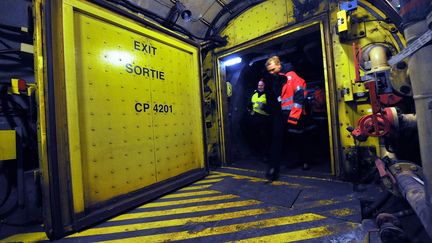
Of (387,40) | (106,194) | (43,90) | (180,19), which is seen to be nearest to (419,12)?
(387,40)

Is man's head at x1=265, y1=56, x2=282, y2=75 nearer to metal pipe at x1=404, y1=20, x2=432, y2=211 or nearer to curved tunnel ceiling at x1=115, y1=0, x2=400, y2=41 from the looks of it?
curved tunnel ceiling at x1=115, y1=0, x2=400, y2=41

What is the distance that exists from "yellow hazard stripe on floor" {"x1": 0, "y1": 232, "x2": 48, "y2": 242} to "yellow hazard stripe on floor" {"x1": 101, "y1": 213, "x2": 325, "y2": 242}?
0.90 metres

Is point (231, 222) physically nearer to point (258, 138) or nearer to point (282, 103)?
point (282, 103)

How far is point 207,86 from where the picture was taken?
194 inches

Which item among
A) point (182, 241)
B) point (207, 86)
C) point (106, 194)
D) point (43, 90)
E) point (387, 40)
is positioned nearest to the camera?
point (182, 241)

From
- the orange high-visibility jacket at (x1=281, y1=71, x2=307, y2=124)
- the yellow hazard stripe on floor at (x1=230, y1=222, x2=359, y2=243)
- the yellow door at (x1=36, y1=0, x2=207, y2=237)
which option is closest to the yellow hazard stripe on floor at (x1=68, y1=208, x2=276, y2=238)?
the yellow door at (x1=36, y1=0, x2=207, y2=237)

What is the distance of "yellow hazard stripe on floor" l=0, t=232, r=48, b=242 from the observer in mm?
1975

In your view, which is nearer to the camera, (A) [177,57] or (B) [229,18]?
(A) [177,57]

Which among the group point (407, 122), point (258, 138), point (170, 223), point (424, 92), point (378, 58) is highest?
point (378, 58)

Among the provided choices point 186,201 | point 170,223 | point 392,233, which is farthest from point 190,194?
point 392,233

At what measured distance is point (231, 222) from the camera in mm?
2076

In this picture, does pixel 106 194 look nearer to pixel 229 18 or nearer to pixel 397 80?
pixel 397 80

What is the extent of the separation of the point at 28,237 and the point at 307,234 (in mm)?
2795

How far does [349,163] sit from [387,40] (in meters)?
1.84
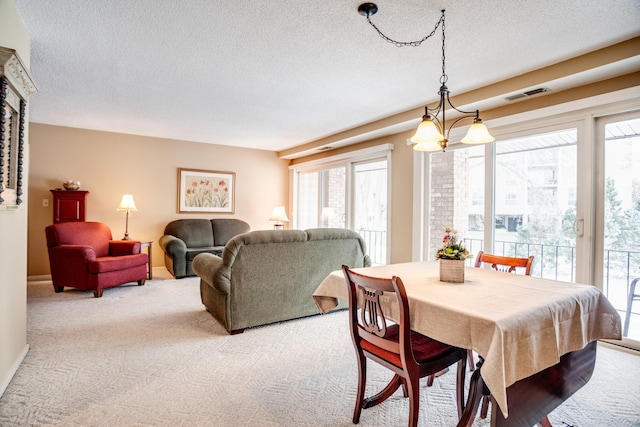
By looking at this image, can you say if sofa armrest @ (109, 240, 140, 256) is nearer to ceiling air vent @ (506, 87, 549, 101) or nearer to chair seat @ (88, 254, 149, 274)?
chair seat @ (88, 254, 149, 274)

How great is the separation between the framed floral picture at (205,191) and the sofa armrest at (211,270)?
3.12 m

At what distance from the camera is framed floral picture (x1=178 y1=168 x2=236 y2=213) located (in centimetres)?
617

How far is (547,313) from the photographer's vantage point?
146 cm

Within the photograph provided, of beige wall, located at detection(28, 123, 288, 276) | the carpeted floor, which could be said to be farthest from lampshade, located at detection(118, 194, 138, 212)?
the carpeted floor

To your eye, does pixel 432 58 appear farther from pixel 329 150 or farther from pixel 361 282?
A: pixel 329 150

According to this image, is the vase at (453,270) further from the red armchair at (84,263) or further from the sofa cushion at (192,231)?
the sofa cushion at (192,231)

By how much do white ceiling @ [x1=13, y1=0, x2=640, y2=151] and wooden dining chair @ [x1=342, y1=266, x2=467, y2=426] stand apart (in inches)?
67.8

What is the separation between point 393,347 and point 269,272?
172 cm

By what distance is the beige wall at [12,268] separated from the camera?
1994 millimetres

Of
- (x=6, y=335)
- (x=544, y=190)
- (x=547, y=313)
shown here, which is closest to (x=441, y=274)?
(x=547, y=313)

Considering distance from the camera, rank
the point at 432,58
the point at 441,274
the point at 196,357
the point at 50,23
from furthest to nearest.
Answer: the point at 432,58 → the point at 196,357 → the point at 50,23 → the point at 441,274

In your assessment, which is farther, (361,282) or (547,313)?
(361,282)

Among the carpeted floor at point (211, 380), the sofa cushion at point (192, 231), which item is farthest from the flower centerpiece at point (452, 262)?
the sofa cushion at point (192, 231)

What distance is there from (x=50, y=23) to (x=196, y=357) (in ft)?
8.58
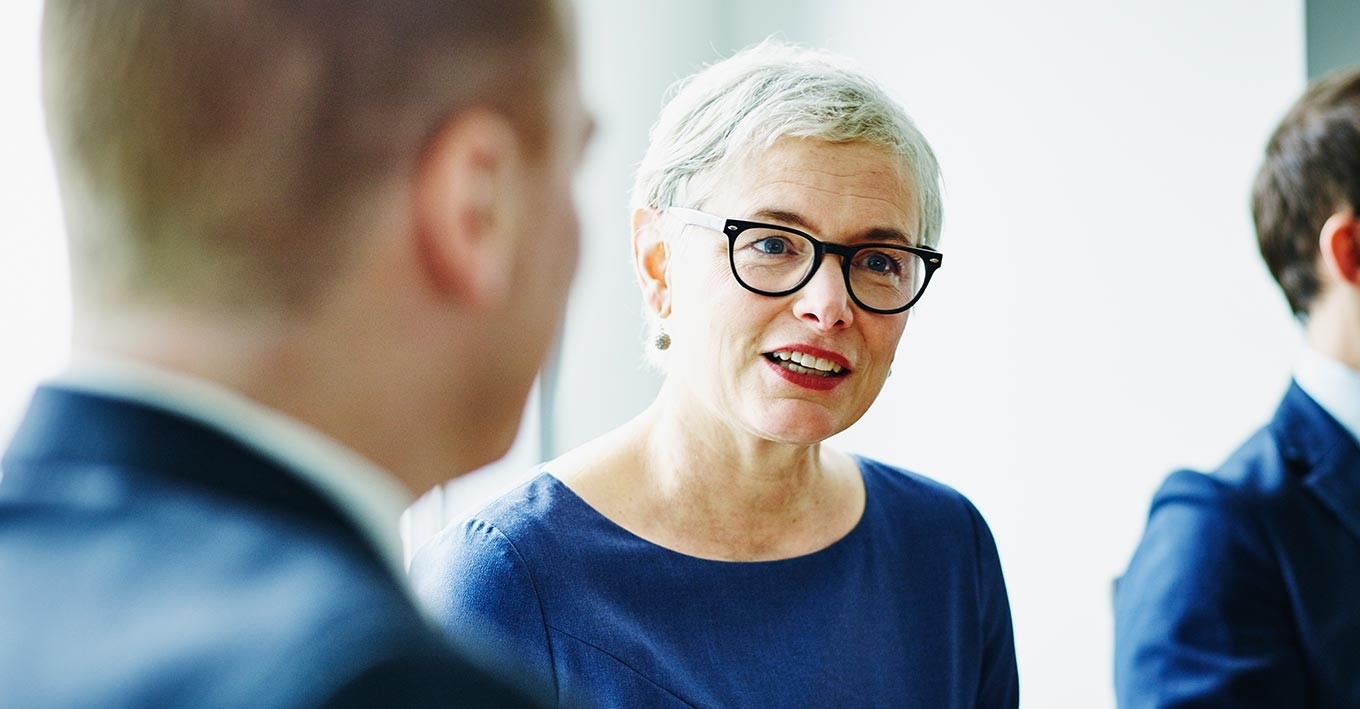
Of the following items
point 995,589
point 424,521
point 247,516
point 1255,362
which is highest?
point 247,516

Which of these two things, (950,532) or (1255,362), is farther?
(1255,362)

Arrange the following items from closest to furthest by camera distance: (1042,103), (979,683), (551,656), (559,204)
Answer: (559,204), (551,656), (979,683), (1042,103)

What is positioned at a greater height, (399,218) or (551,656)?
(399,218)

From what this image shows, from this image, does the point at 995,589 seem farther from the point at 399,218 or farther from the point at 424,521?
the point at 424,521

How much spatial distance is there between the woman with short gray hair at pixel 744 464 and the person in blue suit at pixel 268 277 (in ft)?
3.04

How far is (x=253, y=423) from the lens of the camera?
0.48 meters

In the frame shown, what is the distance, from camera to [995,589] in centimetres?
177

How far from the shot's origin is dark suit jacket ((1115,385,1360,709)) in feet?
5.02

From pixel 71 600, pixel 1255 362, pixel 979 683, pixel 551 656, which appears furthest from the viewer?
= = = = =
Go through the material above and print all of it exactly, except the pictures.

Of (387,40) | (106,194) | (43,90) | (180,19), which is seen to be nearest to (419,12)?
(387,40)

Is man's head at x1=265, y1=56, x2=282, y2=75 nearer to metal pipe at x1=404, y1=20, x2=432, y2=211 or nearer to curved tunnel ceiling at x1=115, y1=0, x2=400, y2=41 from the looks of it?
curved tunnel ceiling at x1=115, y1=0, x2=400, y2=41

What is the distance that exists from "yellow hazard stripe on floor" {"x1": 0, "y1": 232, "x2": 48, "y2": 242} to "yellow hazard stripe on floor" {"x1": 101, "y1": 213, "x2": 325, "y2": 242}?
0.90 metres

Is point (231, 222) physically nearer to point (258, 138) or nearer to point (282, 103)?
point (282, 103)

How far is point 207,86 from where the picture was taken?
194 inches

Which item among
A) point (182, 241)
B) point (207, 86)
C) point (106, 194)
D) point (43, 90)
E) point (387, 40)
is positioned nearest to the camera?
point (182, 241)

From
- the orange high-visibility jacket at (x1=281, y1=71, x2=307, y2=124)
- the yellow hazard stripe on floor at (x1=230, y1=222, x2=359, y2=243)
- the yellow door at (x1=36, y1=0, x2=207, y2=237)
which option is closest to the yellow hazard stripe on floor at (x1=68, y1=208, x2=276, y2=238)?
the yellow door at (x1=36, y1=0, x2=207, y2=237)

What is the distance of "yellow hazard stripe on floor" l=0, t=232, r=48, b=242 from the observer in mm?
1975

In your view, which is nearer to the camera, (A) [177,57] or (B) [229,18]?
(A) [177,57]

Which among the group point (407, 122), point (258, 138), point (170, 223), point (424, 92), point (378, 58) is highest?
point (378, 58)

Among the provided choices point 186,201 | point 170,223 | point 392,233, which is farthest from point 190,194?
point 392,233

At what measured distance is point (231, 222) from the camera in mm?
2076

In this picture, does pixel 106 194 look nearer to pixel 229 18 or nearer to pixel 397 80?
pixel 397 80

What is the extent of the separation of the point at 28,237 and the point at 307,234 (in mm)?
2795

How far does [349,163] sit from [387,40] (in meters)?
1.84
By looking at this image, can you say if sofa armrest @ (109, 240, 140, 256) is nearer to ceiling air vent @ (506, 87, 549, 101) or nearer to chair seat @ (88, 254, 149, 274)?
chair seat @ (88, 254, 149, 274)

How great is the separation between the framed floral picture at (205,191) and the sofa armrest at (211,270)?
3.12 m

At what distance from the camera is framed floral picture (x1=178 y1=168 x2=236 y2=213) located (in centimetres)?
617

How far is (547,313) from the photographer's vantage point?
146 cm

Within the photograph provided, of beige wall, located at detection(28, 123, 288, 276) | the carpeted floor, which could be said to be farthest from lampshade, located at detection(118, 194, 138, 212)?
the carpeted floor

To your eye, does pixel 432 58 appear farther from pixel 329 150 or farther from pixel 361 282?
A: pixel 329 150

According to this image, is the vase at (453,270) further from the red armchair at (84,263) or further from the sofa cushion at (192,231)?
the sofa cushion at (192,231)

By how much do white ceiling @ [x1=13, y1=0, x2=640, y2=151] and wooden dining chair @ [x1=342, y1=266, x2=467, y2=426] stand apart (in inches)?
67.8

What is the separation between point 393,347 and point 269,272?
172 cm

By what distance is the beige wall at [12,268] separated from the camera?
1994 millimetres

Of
- (x=6, y=335)
- (x=544, y=190)
- (x=547, y=313)
shown here, which is closest to (x=441, y=274)?
(x=547, y=313)

Considering distance from the camera, rank
the point at 432,58
the point at 441,274
the point at 196,357
the point at 50,23
from furthest to nearest.
Answer: the point at 432,58 → the point at 196,357 → the point at 50,23 → the point at 441,274

In your assessment, which is farther, (361,282) or (547,313)?
(361,282)

Among the carpeted floor at point (211, 380), the sofa cushion at point (192, 231), which item is farthest from the flower centerpiece at point (452, 262)?
the sofa cushion at point (192, 231)

What distance is there from (x=50, y=23) to (x=196, y=357) (in ft)?
8.58
Of the following items
point 995,589
point 424,521
point 247,516
point 1255,362
which is highest?
point 247,516

Which of these two things, (950,532) or (1255,362), is farther?
(1255,362)

Arrange the following items from closest to furthest by camera distance: (1042,103), (979,683), (551,656), (559,204)
Answer: (559,204), (551,656), (979,683), (1042,103)

What is positioned at a greater height, (399,218) or (551,656)?
(399,218)

From what this image shows, from this image, does the point at 995,589 seem farther from the point at 399,218 or farther from the point at 424,521?
the point at 424,521

How much spatial distance is there between the woman with short gray hair at pixel 744 464 and the person in blue suit at pixel 268 277 (in ft)?
3.04

How far is (x=253, y=423) from the lens of the camera?
0.48 meters

In the frame shown, what is the distance, from camera to [995,589] in centimetres?
177

How far from the shot's origin is dark suit jacket ((1115,385,1360,709)) in feet?
5.02

From pixel 71 600, pixel 1255 362, pixel 979 683, pixel 551 656, which appears furthest from the viewer?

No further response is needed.